それにしてもなんでここまで悪化したのか。元々の体力が落ちていたとか? 今朝家出るときもそこまで体調が悪かったわけでも……あっ。
「もしかして寝不足だったのが悪かったかなぁ」
そういえば昨日残業をして終電で帰ったんだった。そこから晩御飯を食べて今日の支度をして寝たからよく考えたら寝不足ということになる。現に朝起きるとき少し辛かったし。
それを聞いた陣平は「は?」と低い声を出すと
「てめーは馬鹿か!?」
「あはは……ごめんなさい」
案の定怒られてしまった……。悪気はなかったんです、悪気は。
「これくらい問題ないかなぁ〜って思ってました。よくやることだったし」
「よくやるなよ!? 大体今日は急に気温が上がったんだからな?」
陣平曰く、暑い環境に体が慣れるには3日間必要だという。だからこそ急に暑くなった日は熱中症になりやすく、救急車もよく呼ばれるとかなんとか。こまめの水分補給に関しては褒められた行為ではあるものの、二日酔いや夜更かし等は厳禁だそうだ。
「詳しいね、陣平ちゃん……」
「職場で資料読まされたんだよ。対処法や応急処置も。
まさかここで役に立つとは思わなかったけどな」
「ごめんなさい」
これほどまでかとくらい嫌味たっぷりである。私も反省しているからこれ以上はどうかやめてほしい……という気持ちは悲しいかな、どうやら陣平に届くことはなさそうだ。
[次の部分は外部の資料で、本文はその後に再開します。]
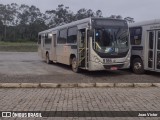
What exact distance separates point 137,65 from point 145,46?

「大体テメェは危なっかしいんだよ! あの状態で一人で歩くとか攫われたり襲われたりしたらどうすんだ!!」
「……おっしゃる通りで」
あぁ、ダメだ。陣平ガチギレモードだ……。
私をソファーに寝転がせてくれてはいるが、私を見る顔が怖い。視線だけで殺されそうな威力がある。もちろんキュン的な意味ではなく、Dead的な意味で。
でも今回の件は私に問題があるので何も言えない。ただただシュンッと反省するしかないのだ。
「……ハァ」
陣平が一つため息を吐く。そして腕を伸ばして私の髪をわしゃっと撫でると
「頼むから自分の体調を大事にしろ。お前は自分のことを蔑ろにする傾向があるから心配なんだよ」
スッと視線を合わせると、彼はさっきの険しい表情はどこへやら、不安そうな顔を浮かべていた。
「陣平……」
本当に心配してくれているのだろう。それがヒシヒシと感じられて、コクンと頷く。そう思ってくれているのが嬉しいなんて言ったら怒られそうだから絶対に言わないけれど。
「あと今日みたいにヤバいと思ったら友人と解散する前に俺に連絡しろ。迎えに行くから」
「うんう……え?」
流れで頷きかけたけれど、それは流石に無理なのでは?
だって貴方警察官ですよね? 仕事ありますよね? 大変そうじゃないですかいつも。
そんな私の心境を知ってか知らずか陣平は「いや……」と続ける。なんか嫌な予感がするのはどうか気のせいであってほしい。
「そうだな、もういっそのことこれから夜帰るときは連絡しろ。そっちの方が安心出来る」
「いやいやいやいや!?」
「俺が事件対応で動けねえ時は……チッ仕方ねぇ、萩原に頼めばいいだろ」
「よくないでしょ絶対に! うっ」
勢いよく起き上がってしまった私に目眩が襲う。そうだった、この人の衝撃的発言で忘れかけていたけれど今の私は本調子じゃなかったんだった。
「おい、ちゃんと横になっとけよ。何してんだ」
「誰のせいだと思ってるの……」
今度は私がため息を吐く番である。冷静に指摘されたけれどとんでも発言をしているのは貴方ですよ陣平さん。
「で、でもそこまでしなくてもいいからね? 私いつもなら一人でちゃんと帰れるし……」
……ん? 待って、もしかしなくても私、大人扱いすらされてない? その言い方、まるで私が一人で帰れないやつだろと言われてる気がするのですが?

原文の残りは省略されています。